An author, who back in 2014 wrote a book about the debt buying industry, has written an article in The New York Times that asks: Will Guys With Guns Replace the Agency Elizabeth Warren Created?
The author, Jake Halpern, is the author of “Bad Paper: Inside the Secret World of Debt Collectors.” For his book, Halpern followed around and profiled a number of debt buyers, brokers, and sellers, including Brandon Wilson, a well-known industry figure. In his column yesterday, Halpen re-tells the story of how Wilson once “rounded up a posse of armed men, drove to Buffalo, tracked down a stolen file of debts, and retrieved it — at gunpoint.”

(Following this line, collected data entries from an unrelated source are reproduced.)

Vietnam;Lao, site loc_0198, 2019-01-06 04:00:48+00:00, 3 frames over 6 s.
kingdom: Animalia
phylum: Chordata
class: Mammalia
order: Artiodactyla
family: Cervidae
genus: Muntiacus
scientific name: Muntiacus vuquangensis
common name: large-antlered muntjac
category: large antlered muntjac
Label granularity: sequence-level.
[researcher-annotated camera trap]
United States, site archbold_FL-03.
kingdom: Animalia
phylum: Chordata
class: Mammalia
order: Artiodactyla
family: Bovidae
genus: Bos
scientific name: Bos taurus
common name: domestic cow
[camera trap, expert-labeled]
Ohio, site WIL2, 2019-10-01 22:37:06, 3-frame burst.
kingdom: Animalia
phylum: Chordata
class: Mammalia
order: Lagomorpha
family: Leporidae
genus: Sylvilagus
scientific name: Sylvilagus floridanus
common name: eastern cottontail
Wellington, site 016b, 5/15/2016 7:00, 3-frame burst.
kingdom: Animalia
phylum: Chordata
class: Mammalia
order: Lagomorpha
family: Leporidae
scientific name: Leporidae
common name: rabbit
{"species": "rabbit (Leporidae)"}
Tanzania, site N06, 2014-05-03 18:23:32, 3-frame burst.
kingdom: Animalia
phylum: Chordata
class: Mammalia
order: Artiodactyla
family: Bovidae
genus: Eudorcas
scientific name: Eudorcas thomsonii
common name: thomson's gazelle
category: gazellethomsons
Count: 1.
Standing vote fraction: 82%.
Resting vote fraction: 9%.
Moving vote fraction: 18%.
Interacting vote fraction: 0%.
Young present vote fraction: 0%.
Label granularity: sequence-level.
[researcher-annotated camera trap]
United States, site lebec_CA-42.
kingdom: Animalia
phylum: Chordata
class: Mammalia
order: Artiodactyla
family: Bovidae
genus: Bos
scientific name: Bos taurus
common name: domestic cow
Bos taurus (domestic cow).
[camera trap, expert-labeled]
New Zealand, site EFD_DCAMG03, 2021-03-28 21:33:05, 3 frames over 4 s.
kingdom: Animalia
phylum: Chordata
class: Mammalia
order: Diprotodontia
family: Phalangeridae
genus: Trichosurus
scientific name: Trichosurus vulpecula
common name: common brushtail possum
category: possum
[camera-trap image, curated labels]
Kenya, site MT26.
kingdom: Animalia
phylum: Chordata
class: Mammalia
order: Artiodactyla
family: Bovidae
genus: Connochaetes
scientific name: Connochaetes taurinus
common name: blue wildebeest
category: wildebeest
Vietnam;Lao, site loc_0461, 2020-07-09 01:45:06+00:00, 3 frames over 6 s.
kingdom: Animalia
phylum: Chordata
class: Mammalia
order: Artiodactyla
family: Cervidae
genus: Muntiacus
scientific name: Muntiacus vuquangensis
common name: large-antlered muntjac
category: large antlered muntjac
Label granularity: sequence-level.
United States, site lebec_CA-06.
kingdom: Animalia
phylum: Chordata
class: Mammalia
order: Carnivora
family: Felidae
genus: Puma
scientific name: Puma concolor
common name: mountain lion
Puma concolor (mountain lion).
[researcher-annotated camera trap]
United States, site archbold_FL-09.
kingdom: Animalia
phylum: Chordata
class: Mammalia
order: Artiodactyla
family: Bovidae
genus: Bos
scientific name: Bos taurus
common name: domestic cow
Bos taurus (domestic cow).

It sounds like a scene from a Quentin Tarantino movie, but this kind of mess is exactly what one might expect in a country that is driven by profit, mired in debt and not fully able or willing to tame the marketplace that is created when these two forces meet.
Using a campaign promise made by Donald Trump that he would repeal the Dodd-Frank act that created the Consumer Financial Protection Bureau, Halpern asks if all of the “progress” made by the agency in the past five years will be undone and debt buyers will have to resort to using a “savvy fixer” like Wilson.
Halpern reached out to Wilson last week and asked about what a Trump presidency will mean for his business.
“There’ll be less intrusion from the government, more lending, and more defaults — which creates more business for collectors,” he said. That means Mr. Wilson’s services will be in high demand once again. He concluded, “We’re back in business.”
All of the progress of the CFPB, as cited by Halpern:
- Roughly 30 public enforcement actions against debt collection companies, including collection agencies, debt buyers and sellers, and service providers. Those actions have led to $5 billion in canceled debt.
Who benefited from this? More than a million Americans — the victims of companies that broke consumer protection laws. In addition, the agency also monitors 175 of the nation’s largest debt collectors, which account for more than 60 percent of the industry’s annual receipts.
That progress is now “imperiled,” according to Halpern. Regulators have been “outgunned” until the CFPB came around, according to Halpern. The government had done “surprisingly little” to protect consumers for harassing and abusive debt collectors, until the CFPB came around.
Granted, the article written by Halpern is a column and is meant to take a position and argue why that position is right, but this is nothing more than a chance to play up stereotypes and paint the collections industry as the villain. Someone needs to speak up before the image of debt collectors is even further tarnished.